First, this explanation from the Pew Research Center: “Because surveys only talk to a sample of the population, we know that the result probably won’t exactly match the ‘true’ result that we would get if we interviewed everyone in the population. The margin of sampling error describes how close we can reasonably expect a survey result to fall relative to the true population value. A margin of error of plus or minus 3 percentage points at the 95 percent confidence level means that if we fielded the same survey 100 times, we would expect the result to be within 3 percentage points of the true population value 95 of those times.”
However, when you see 3 percent margin of error, people forget that doesn’t just mean it would only be off by 3 percentage points, full stop, 95 percent of times that they run it. In fact, as The New York Times pointed out one month prior to the 2016 election, you should take that number and double it:
If 54 percent of people support Hillary Clinton, the survey estimate might be as high as 57 percent or as low as 51 percent, but it is unlikely to be 49 percent. This truism of modern polling, heralded as one of the great success stories of statistics, is included in textbooks and taught in college classes, including our own.
But the real-world margin of error of election polls is not three percentage points. It is about twice as big.

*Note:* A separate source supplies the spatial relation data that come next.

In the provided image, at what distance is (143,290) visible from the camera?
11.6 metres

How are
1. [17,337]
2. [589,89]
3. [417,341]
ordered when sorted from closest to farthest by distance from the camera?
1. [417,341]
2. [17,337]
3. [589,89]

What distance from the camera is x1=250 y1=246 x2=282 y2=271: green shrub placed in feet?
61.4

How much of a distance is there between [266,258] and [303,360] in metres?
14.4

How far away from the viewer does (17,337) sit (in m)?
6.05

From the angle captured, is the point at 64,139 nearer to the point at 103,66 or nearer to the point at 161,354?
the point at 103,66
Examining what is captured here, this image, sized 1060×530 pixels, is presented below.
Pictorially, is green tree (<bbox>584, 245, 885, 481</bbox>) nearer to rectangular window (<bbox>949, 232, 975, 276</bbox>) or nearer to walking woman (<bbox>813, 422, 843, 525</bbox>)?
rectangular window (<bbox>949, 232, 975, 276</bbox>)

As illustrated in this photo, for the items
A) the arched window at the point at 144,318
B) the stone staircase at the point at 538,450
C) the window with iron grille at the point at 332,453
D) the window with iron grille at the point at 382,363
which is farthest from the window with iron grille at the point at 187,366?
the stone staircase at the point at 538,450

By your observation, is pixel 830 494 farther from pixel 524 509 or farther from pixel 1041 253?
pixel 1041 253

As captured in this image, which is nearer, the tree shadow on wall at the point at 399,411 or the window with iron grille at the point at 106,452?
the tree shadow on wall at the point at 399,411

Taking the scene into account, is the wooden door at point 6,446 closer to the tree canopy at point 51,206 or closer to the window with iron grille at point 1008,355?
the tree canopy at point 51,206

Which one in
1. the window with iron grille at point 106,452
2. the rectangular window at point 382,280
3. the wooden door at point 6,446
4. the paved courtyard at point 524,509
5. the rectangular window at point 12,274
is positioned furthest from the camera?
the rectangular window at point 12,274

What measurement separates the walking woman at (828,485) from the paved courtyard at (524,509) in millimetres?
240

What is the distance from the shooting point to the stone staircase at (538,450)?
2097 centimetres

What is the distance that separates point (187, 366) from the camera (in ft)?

In a new paper with Andrew Gelman and Houshmand Shirani-Mehr, we examined 4,221 late-campaign polls — every public poll we could find — for 608 state-level presidential, Senate and governor’s races between 1998 and 2014. Comparing those polls’ results with actual electoral results, we find the historical margin of error is plus or minus six to seven percentage points. (Yes, that’s an error range of 12 to 14 points, not the typically reported 6 or 7.)
That being said, aggregates do take a little bit out of that equation by reporting on numerous polls and weighting them various ways before they’re averaged. But what happens if the errors are vast and tend to go in one direction, as FiveThirtyEight says its models tend to show?
The point is: This race is far from over. The numbers don’t lie in that respect, and every vote counts. With just a few days left in this long, curious election cycle, it’s still too early for anyone to say either candidate has anything resembling a clear-cut advantage.